I primi video in arrivo dal territorio dello scontro sembrano confermare il fatto che Erdogan abbia inviato la sua “legione straniera” in appoggio alle truppe alleate: mercenari che secondo le accuse sono arrivati dal fronte siriano e che il governo turco usa come boots on the ground nei conflitti dove non può – o non vuole – intervenire direttamente.

Ma se i video dei miliziani circolano sui social, diverso è il caso dei droni. I video degli attacchi da parte dei velivoli senza pilota sono stati pubblicati direttamente dal ministero della Difesa dell’Azerbaijan, che ha provveduto all’invio di questi video attraverso i propri canali ufficiali. Gli attacchi appaiono chirurgici, con un vero e proprio tiro al piccione nei confronti di mezzi armeni evidentemente incapaci di reagire agli attacchi dall’alto e molto spesso in aree facilmente individuabili.

Ma quello che ha attratto immediatamente gli analisti, come sostenuto da Sebastien Roblin su Forbes, è l’interfaccia apparso in questi video, che ha fatto capire sin da subito che quelli non fossero droni qualsiasi, ma droni fabbricati in Turchia praticamente identici al famigerato TB2 Bayraktar. Non è un mistero che il governo azerbaigiano abbia provveduto da tempo all’acquisto di droni da parte della Turchia dopo un accordo non propriamente proficuo con il governo israeliano. Gli stessi droni che Ankara ha utilizzato in Libia e Siria per sostenere i suoi alleati e le sue unità presenti sul territorio nemico. E un video pubblicato in queste ore da parte armena farebbe propendere per un loro uso anche in Nagorno Karabakh.

Tuttavia, quello che incuriosisce in questa fase del conflitto è chi possa materialmente guidare questi Bayraktar dietro le linee nemiche armene. La risposta più semplice farebbe pensare a un controllo da parte dei comandi dell’aeronautica di Baku, ma alcune tempistiche fanno sospettare diversi analisti del fatto che dietro l’uso di questi droni vi sia in realtà la ben più esperta mano turca. Il motivo sarebbe nelle tempistiche: come spiegato da Forbes, se abbiamo notizie delle trattative tra i due Paesi per l’acquisto di questi droni, non esistono ancora prove della conclusione dell’accordo e del successivo uso da parte dell’Azerbaijan. Il che farebbe propendere per l’ipotesi che siano gli stessi turchi ad aver trasportato i droni nel Paese sulle rive del Mar Caspio per poi usarli in Armenia. Ipotesi che chiaramente modificherebbe in modo profondo lo scenario bellico, poiché sarebbe la conferma di un intervento diretto di Ankara e una conseguente escalation militare non solo tra i due Paesi direttamente in guerra, ma anche tra Armenia e Turchia.

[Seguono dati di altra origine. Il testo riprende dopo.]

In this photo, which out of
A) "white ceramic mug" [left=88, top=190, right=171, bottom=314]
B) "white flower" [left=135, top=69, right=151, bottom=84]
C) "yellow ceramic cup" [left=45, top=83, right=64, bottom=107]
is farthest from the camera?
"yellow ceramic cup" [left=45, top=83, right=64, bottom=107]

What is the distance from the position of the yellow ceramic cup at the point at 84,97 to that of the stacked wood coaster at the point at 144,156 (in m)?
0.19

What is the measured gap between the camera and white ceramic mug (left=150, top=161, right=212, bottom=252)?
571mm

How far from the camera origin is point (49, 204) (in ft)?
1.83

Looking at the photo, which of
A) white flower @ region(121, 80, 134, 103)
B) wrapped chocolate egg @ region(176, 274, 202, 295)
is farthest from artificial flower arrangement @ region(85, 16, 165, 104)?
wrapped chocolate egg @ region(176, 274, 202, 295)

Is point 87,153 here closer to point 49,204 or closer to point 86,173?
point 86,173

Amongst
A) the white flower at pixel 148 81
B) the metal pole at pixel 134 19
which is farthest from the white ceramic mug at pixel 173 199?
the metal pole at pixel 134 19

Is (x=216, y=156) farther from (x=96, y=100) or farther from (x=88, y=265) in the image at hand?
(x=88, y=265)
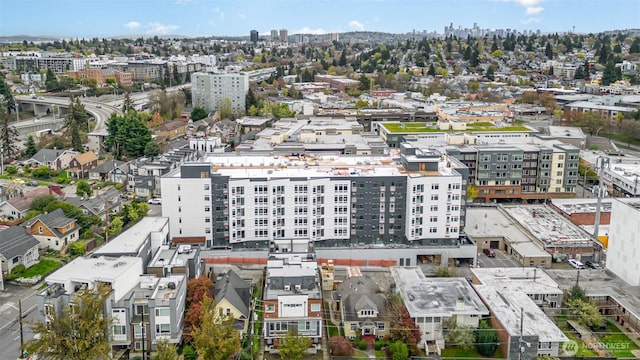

Ipotesi che in ogni caso non sembra potersi escludere. Le parole dei diplomatici armeni nel mondo appaiono sempre più nette nei confronti di un coinvolgimento diretto da parte di Ankara. L’ambasciatore armeno a Mosca, Vardan Tooganyan, ha detto all’agenzia russa Sputnik che il suo Paese è pronto a impiegare i sistemi Iskander in caso di arrivo degli F-16 turchi, ricordando che i sistemi missilistici sono già adatti a colpire i droni della Mezzaluna. E sulla stessa linea sono sia il ministro degli Esteri che l’ambasciatore a Roma. Segnali di tensione che non inducono all’ottimismo e che hanno così potato la Russia, dopo il vecchio sostegno militare all’Armenia, a chiedere a entrambe le parti un primo segnale di pace. Il Caucaso rischia di provocare un incendio dai contorni difficilmente definibili. Ma intanto la Turchia sembra già aver messo in atto il suo piano.